» Task item
State, as a number alone, how many lines of the entries contain the word "Antidorcas".

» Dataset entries
__________
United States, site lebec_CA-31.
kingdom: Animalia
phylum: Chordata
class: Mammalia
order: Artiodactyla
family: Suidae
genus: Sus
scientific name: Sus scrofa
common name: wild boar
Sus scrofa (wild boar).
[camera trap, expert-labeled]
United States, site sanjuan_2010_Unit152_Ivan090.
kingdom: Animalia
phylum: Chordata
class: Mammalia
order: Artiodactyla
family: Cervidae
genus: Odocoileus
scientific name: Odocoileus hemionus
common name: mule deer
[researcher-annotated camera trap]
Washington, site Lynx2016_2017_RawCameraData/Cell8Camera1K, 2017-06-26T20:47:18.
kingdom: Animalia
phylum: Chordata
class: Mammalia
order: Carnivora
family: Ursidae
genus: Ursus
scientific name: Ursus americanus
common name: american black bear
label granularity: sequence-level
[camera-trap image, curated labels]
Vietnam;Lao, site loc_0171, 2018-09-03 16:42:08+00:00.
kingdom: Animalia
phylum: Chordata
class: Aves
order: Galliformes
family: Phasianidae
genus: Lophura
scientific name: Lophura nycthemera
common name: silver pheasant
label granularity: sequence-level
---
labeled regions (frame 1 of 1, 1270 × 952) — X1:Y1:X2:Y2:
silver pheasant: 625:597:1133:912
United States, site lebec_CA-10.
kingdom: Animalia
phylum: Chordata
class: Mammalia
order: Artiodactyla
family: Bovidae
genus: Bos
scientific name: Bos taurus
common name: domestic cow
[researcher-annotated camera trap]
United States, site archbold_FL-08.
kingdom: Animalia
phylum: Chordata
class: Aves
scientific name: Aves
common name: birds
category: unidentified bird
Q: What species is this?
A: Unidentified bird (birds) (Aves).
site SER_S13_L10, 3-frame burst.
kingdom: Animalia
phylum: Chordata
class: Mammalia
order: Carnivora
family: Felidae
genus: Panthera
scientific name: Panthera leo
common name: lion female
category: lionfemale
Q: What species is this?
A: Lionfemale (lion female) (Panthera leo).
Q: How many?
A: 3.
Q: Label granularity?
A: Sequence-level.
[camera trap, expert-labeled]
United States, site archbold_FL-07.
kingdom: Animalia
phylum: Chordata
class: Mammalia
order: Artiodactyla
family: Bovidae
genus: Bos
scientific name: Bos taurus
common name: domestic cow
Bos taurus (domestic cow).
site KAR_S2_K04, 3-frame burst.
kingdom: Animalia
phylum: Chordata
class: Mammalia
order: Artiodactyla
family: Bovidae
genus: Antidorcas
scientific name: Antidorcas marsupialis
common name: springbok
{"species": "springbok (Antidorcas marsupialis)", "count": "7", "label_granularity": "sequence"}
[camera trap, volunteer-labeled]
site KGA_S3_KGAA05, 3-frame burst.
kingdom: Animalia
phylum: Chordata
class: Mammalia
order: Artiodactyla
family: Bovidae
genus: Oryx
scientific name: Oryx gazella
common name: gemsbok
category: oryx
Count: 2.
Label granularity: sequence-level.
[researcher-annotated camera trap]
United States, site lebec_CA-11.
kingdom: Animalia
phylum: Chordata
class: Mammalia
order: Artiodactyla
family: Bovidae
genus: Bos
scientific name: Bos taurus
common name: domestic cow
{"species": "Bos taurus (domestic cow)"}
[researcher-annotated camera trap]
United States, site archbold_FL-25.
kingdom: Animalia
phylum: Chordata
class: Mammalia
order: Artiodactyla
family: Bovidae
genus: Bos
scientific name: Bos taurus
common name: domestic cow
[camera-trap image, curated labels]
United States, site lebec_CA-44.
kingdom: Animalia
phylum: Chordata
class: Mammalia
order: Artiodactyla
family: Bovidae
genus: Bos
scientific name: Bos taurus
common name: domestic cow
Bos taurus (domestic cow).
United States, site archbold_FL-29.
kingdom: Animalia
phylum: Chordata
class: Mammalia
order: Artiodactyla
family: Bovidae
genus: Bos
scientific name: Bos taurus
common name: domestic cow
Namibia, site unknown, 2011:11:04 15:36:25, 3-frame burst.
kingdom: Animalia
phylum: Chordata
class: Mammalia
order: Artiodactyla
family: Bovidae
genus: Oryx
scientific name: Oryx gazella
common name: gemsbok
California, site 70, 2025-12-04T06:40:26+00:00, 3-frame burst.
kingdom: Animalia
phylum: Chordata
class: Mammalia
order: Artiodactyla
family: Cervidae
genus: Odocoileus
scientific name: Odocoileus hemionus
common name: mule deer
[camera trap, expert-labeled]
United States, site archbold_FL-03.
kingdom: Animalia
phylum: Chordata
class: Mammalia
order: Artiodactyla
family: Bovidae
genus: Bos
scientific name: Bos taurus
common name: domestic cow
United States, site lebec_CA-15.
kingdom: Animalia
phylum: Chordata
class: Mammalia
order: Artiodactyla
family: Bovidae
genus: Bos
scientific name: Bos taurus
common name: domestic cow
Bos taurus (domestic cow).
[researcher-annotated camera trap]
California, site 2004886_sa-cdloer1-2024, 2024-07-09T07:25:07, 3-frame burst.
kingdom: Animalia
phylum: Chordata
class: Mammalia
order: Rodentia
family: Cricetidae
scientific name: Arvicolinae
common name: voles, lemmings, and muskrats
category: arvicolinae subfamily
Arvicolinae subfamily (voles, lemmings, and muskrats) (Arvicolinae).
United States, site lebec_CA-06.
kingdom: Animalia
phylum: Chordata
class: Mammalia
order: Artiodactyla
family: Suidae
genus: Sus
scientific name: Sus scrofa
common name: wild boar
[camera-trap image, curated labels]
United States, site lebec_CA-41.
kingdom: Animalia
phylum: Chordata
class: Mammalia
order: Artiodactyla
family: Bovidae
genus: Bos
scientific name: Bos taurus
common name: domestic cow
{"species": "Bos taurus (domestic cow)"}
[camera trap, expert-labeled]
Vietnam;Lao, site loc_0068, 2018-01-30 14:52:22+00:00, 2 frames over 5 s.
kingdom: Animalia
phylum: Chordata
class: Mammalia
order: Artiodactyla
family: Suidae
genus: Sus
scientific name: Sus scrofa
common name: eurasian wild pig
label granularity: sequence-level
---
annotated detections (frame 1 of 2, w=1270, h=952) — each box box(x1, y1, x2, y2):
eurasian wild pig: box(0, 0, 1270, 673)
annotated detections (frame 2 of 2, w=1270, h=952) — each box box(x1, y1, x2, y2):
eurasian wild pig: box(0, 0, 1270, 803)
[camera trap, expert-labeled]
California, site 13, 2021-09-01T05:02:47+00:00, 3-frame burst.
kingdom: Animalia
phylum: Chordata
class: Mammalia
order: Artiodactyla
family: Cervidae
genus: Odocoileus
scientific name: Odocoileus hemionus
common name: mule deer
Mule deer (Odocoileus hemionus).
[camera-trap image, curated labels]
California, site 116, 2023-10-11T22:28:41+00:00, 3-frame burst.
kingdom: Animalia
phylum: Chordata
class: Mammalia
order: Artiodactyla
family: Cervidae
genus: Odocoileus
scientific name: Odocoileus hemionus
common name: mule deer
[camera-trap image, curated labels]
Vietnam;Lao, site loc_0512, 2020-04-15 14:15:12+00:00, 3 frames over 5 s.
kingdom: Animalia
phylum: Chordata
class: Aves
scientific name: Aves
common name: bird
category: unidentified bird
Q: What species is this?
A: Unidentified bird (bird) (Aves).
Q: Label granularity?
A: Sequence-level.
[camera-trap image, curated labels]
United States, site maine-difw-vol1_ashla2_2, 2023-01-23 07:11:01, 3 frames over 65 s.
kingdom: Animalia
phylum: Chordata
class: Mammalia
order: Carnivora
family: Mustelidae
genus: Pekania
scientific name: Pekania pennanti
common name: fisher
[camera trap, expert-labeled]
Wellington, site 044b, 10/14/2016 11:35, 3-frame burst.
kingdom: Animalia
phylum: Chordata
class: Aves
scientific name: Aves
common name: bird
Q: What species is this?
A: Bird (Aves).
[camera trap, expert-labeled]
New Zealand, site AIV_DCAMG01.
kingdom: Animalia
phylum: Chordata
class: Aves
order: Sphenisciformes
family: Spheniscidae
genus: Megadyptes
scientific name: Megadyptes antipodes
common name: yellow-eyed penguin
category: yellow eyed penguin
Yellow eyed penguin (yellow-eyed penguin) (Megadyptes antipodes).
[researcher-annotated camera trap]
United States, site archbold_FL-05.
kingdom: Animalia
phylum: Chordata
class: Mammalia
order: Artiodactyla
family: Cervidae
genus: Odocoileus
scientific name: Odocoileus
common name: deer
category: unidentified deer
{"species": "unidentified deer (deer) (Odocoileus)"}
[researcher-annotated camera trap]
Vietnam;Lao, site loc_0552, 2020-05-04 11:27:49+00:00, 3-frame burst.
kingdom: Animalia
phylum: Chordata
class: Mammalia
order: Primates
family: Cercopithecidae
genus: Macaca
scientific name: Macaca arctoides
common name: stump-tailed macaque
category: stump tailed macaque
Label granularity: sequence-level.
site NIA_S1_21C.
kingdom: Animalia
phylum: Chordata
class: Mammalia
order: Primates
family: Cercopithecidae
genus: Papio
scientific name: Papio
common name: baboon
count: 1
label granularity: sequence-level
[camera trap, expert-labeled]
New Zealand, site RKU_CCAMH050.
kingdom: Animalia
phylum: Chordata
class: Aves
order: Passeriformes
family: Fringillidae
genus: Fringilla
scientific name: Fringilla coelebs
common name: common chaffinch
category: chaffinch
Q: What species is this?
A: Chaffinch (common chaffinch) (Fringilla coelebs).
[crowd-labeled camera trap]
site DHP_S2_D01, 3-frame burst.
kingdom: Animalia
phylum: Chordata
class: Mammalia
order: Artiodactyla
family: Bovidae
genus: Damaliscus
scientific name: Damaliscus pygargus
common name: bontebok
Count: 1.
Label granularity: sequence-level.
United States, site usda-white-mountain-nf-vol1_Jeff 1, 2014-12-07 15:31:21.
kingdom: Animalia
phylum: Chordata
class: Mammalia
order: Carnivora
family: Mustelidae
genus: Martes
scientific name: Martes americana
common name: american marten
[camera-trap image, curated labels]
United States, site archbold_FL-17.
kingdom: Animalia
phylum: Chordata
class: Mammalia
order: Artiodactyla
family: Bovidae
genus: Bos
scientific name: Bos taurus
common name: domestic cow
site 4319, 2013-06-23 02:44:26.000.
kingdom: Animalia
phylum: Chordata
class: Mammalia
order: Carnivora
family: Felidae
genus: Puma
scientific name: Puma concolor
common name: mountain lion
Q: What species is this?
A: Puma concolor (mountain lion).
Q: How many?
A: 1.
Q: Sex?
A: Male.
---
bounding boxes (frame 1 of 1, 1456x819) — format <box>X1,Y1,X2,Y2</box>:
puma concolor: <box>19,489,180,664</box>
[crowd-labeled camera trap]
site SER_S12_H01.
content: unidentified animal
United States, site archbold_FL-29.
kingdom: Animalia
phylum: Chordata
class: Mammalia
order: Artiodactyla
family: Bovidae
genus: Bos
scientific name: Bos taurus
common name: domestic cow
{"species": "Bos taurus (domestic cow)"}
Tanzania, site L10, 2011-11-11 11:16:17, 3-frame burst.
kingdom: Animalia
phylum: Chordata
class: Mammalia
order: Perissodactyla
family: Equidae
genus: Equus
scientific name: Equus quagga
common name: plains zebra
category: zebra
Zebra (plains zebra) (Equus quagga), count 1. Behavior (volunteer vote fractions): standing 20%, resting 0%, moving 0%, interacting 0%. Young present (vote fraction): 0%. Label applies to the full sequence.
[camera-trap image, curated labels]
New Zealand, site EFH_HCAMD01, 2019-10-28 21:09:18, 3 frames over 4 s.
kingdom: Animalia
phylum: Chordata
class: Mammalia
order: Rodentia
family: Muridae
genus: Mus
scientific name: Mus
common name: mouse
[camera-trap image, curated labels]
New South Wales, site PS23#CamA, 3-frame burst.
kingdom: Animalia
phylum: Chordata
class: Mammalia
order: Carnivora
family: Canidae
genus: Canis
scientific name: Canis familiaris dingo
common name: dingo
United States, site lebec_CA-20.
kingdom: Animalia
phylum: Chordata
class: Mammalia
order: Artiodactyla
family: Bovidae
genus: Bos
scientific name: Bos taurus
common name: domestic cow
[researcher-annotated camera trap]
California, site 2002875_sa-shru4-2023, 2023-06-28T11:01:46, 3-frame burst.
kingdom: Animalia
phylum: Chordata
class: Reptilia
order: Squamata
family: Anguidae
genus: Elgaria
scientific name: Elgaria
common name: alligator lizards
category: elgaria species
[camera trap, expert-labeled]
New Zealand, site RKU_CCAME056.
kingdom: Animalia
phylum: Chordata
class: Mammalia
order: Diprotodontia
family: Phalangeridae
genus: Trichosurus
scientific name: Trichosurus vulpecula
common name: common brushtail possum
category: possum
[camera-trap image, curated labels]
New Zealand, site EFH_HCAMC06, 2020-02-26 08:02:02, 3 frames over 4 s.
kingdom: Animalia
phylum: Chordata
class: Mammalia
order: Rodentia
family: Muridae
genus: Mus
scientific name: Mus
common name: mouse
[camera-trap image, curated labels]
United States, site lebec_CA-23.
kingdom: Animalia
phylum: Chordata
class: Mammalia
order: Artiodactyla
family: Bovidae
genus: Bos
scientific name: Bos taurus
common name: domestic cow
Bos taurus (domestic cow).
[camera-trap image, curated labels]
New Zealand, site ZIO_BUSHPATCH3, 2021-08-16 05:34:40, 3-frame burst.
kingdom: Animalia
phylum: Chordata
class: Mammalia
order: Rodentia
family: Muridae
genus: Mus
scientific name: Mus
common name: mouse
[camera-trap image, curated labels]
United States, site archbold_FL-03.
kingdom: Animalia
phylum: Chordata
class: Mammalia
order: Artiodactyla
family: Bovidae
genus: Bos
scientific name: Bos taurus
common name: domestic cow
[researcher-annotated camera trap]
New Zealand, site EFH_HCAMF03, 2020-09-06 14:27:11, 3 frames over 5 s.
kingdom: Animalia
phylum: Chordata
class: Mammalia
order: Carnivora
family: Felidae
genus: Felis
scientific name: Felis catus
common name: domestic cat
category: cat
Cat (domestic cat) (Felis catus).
__________
» Written solution
3